**EXERCICE 1**
Remplacez, s'il vous plaît, « hats » par « caps » dans la portion des lignes de données allant de la première jusqu'à celle qui contient « 78, 254, 94, 287 », bornes comprises. Redonnez ensuite cette portion sans aucune autre modification.

**EXTRAIT DU DOCUMENT**
Les coupables sont deux grandes innovations. Première innovation, du côté de la musique classique : le phrasé rubato, en plein siècle romantique, le XIXe. Le rubato, c’est l’art de ne pas suivre un tempo figé : ralentir ou accélérer au gré de l’émotion, se décaler un peu pour faire ressortir le soliste, etc. Deuxième innovation, du côté de ce qui allait devenir le jazz : le métissage entre musiques occidentales et africaines, initié par le ragtime et suscitant de nombreuses inventions rythmiques au tournant du XIXe et du XXe siècle. Extrait de La partition intérieure, de Jacques Siron, extraordinaire ouvrage sur les musiques improvisées modernes :

La conception du rythme est un point de désaccord majeur entre les musiciens de jazz et les musiciens qui n’ont baigné que dans la tradition rythmique de la musique classique. Faute de connaissance et de reconnaissance réciproque, de nombreux malentendus existent entre ces deux univers rythmiques.

(Entrées de la collection)

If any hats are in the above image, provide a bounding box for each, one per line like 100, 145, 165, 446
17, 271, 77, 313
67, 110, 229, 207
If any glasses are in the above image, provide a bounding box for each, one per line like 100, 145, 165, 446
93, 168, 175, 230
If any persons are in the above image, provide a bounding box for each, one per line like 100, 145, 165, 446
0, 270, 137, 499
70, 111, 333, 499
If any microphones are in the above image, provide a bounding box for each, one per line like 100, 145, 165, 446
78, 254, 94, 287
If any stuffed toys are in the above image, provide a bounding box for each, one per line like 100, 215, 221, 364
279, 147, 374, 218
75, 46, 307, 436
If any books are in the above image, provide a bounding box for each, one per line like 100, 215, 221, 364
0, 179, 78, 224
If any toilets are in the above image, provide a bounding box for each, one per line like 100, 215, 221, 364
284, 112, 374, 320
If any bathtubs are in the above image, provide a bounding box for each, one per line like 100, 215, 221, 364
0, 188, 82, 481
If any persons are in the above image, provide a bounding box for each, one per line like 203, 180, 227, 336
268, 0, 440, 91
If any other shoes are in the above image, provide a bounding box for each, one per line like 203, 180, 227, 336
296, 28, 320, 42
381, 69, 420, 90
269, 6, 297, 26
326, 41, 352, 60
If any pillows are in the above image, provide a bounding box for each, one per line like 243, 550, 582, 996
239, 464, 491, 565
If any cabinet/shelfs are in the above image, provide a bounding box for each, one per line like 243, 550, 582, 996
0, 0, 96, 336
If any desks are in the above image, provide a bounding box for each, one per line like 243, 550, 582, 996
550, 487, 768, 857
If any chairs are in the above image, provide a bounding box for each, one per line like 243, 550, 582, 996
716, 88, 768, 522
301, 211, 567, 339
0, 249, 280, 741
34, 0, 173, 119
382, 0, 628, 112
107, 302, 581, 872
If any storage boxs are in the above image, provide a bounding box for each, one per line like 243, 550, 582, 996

**EXERCICE 2**
Recopiez l'extrait intégralement, sans rien y changer.

**RÉPONSE 1**
If any caps are in the above image, provide a bounding box for each, one per line like 100, 145, 165, 446
17, 271, 77, 313
67, 110, 229, 207
If any glasses are in the above image, provide a bounding box for each, one per line like 100, 145, 165, 446
93, 168, 175, 230
If any persons are in the above image, provide a bounding box for each, one per line like 100, 145, 165, 446
0, 270, 137, 499
70, 111, 333, 499
If any microphones are in the above image, provide a bounding box for each, one per line like 100, 145, 165, 446
78, 254, 94, 287

**RÉPONSE 2**
Les coupables sont deux grandes innovations. Première innovation, du côté de la musique classique : le phrasé rubato, en plein siècle romantique, le XIXe. Le rubato, c’est l’art de ne pas suivre un tempo figé : ralentir ou accélérer au gré de l’émotion, se décaler un peu pour faire ressortir le soliste, etc. Deuxième innovation, du côté de ce qui allait devenir le jazz : le métissage entre musiques occidentales et africaines, initié par le ragtime et suscitant de nombreuses inventions rythmiques au tournant du XIXe et du XXe siècle. Extrait de La partition intérieure, de Jacques Siron, extraordinaire ouvrage sur les musiques improvisées modernes :

La conception du rythme est un point de désaccord majeur entre les musiciens de jazz et les musiciens qui n’ont baigné que dans la tradition rythmique de la musique classique. Faute de connaissance et de reconnaissance réciproque, de nombreux malentendus existent entre ces deux univers rythmiques.